INPUT MATERIAL »
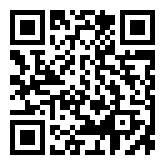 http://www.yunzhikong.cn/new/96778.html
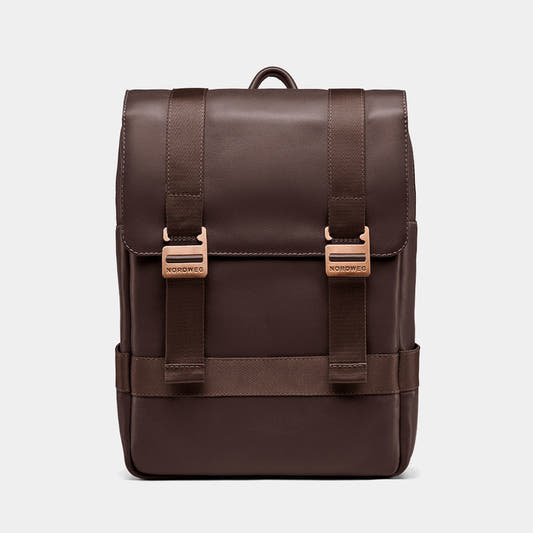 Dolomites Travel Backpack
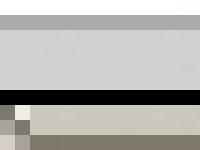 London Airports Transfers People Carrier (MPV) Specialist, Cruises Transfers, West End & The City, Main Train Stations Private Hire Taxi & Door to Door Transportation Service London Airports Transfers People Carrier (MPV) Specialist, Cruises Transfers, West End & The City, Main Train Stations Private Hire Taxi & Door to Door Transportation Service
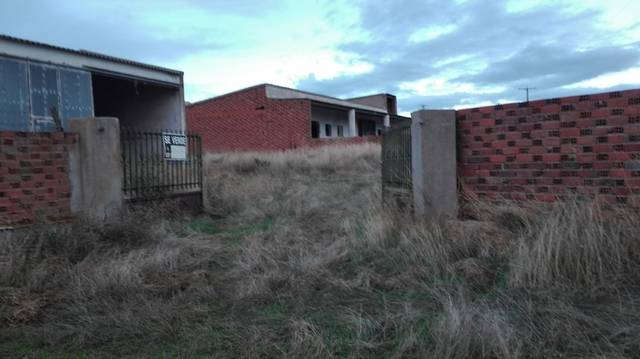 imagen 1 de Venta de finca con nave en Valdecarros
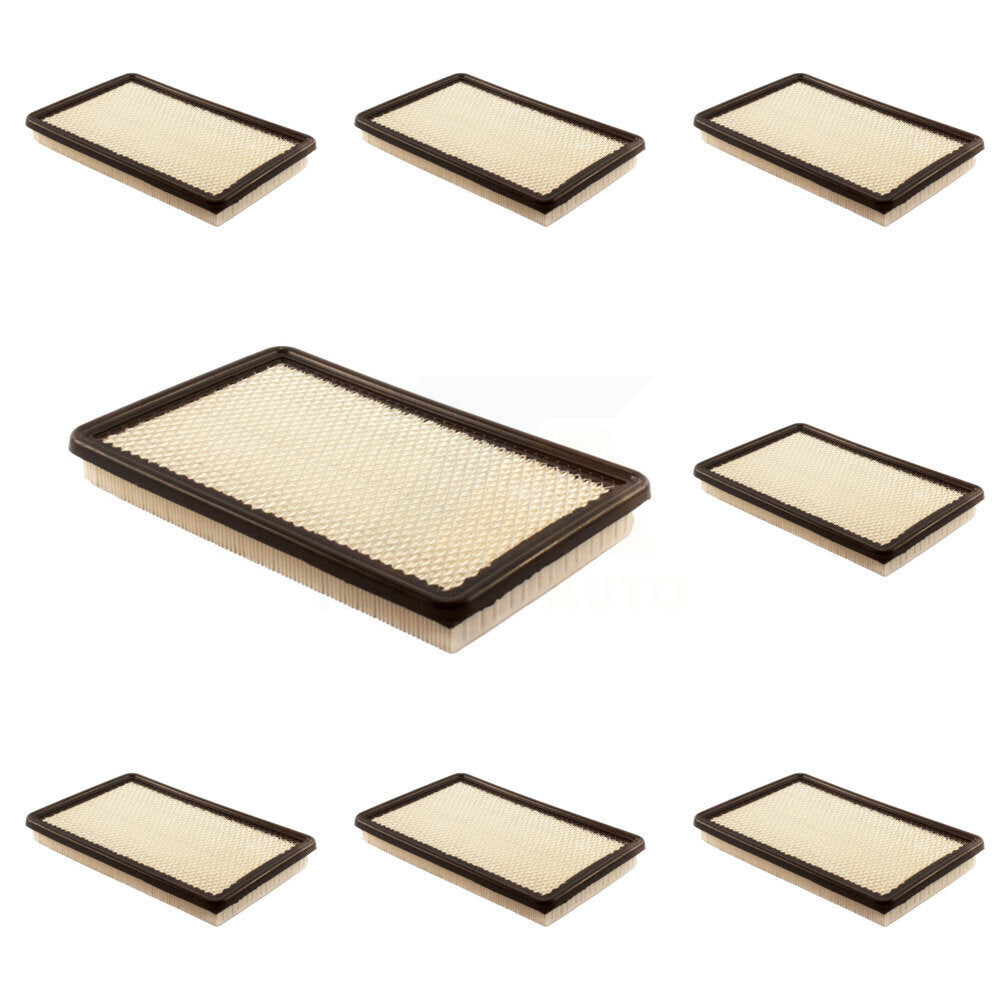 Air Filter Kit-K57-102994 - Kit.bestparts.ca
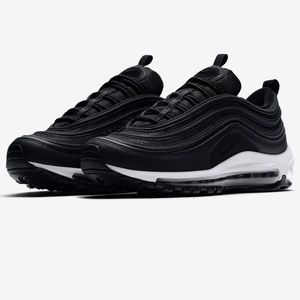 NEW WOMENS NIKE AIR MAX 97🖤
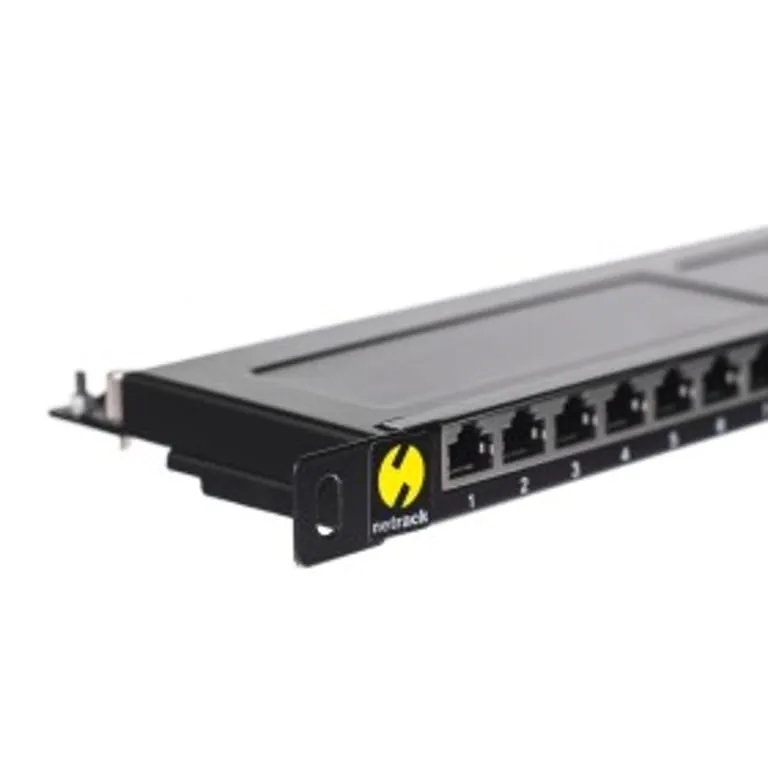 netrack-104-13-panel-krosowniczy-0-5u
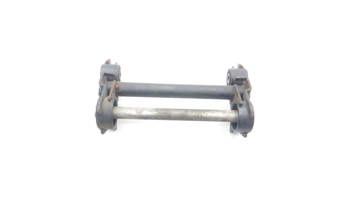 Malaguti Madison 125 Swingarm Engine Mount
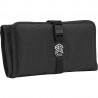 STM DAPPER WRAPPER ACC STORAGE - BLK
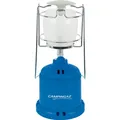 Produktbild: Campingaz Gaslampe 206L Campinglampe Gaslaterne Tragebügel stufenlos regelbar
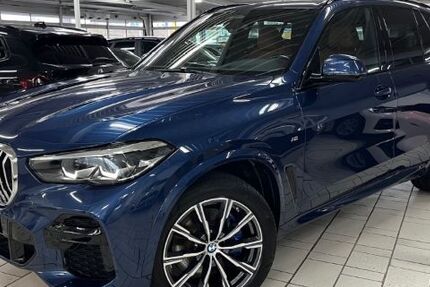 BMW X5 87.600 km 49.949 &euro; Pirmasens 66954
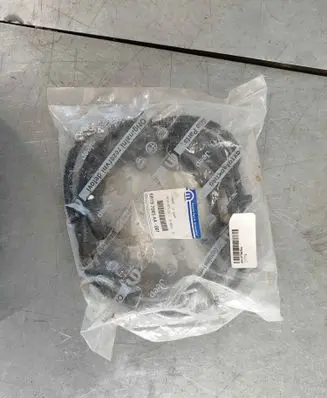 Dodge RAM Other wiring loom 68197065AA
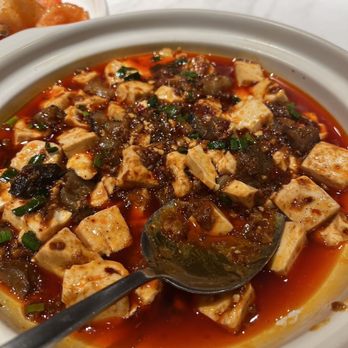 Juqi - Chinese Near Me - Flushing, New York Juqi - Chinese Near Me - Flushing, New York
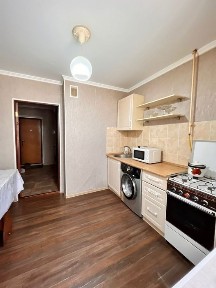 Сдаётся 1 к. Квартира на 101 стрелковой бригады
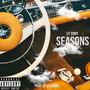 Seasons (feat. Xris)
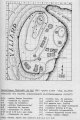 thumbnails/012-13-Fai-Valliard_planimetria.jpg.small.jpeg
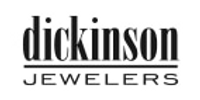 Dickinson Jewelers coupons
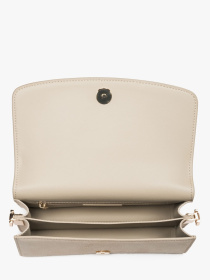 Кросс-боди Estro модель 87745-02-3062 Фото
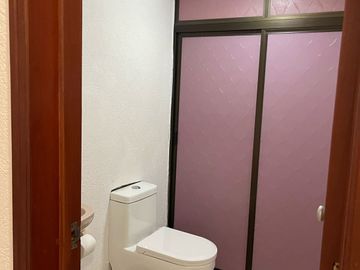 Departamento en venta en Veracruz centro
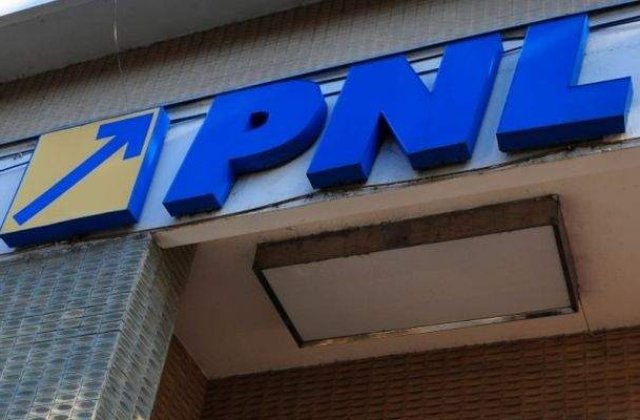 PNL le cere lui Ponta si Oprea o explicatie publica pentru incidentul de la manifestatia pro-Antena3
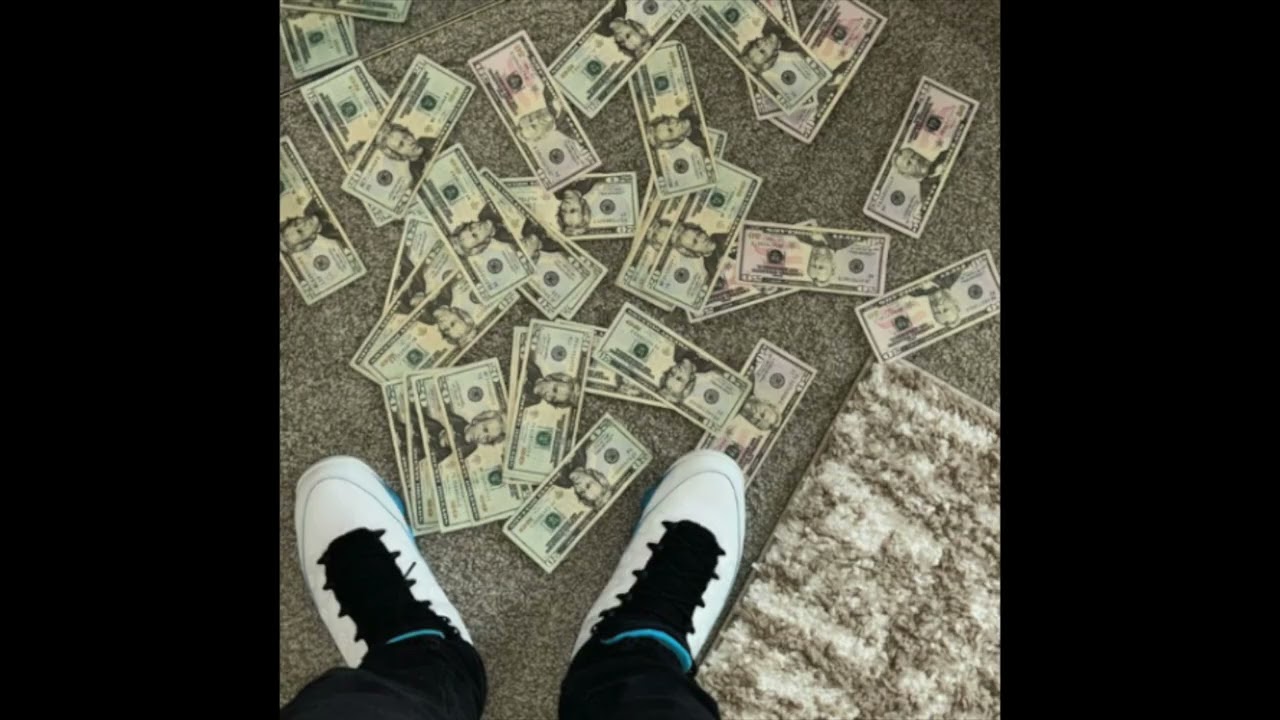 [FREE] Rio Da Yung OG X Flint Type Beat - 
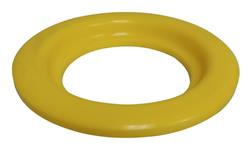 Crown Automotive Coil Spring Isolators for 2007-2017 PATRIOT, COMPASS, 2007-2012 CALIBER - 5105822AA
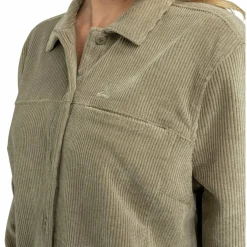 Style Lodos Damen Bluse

WHAT NEEDS TO BE DONE » Print the text of all the records above word for word, leaving out the pictures.

ANSWER SECTION »
 http://www.yunzhikong.cn/new/96778.html
 Dolomites Travel Backpack
 London Airports Transfers People Carrier (MPV) Specialist, Cruises Transfers, West End & The City, Main Train Stations Private Hire Taxi & Door to Door Transportation Service London Airports Transfers People Carrier (MPV) Specialist, Cruises Transfers, West End & The City, Main Train Stations Private Hire Taxi & Door to Door Transportation Service
 imagen 1 de Venta de finca con nave en Valdecarros
 Air Filter Kit-K57-102994 - Kit.bestparts.ca
 NEW WOMENS NIKE AIR MAX 97🖤
 netrack-104-13-panel-krosowniczy-0-5u
 Malaguti Madison 125 Swingarm Engine Mount
 STM DAPPER WRAPPER ACC STORAGE - BLK
 Produktbild: Campingaz Gaslampe 206L Campinglampe Gaslaterne Tragebügel stufenlos regelbar
 BMW X5 87.600 km 49.949 &euro; Pirmasens 66954
 Dodge RAM Other wiring loom 68197065AA
 Juqi - Chinese Near Me - Flushing, New York Juqi - Chinese Near Me - Flushing, New York
 Сдаётся 1 к. Квартира на 101 стрелковой бригады
 Seasons (feat. Xris)
 thumbnails/012-13-Fai-Valliard_planimetria.jpg.small.jpeg
 Dickinson Jewelers coupons
 Кросс-боди Estro модель 87745-02-3062 Фото
 Departamento en venta en Veracruz centro
 PNL le cere lui Ponta si Oprea o explicatie publica pentru incidentul de la manifestatia pro-Antena3
 [FREE] Rio Da Yung OG X Flint Type Beat - 
 Crown Automotive Coil Spring Isolators for 2007-2017 PATRIOT, COMPASS, 2007-2012 CALIBER - 5105822AA
 Style Lodos Damen Bluse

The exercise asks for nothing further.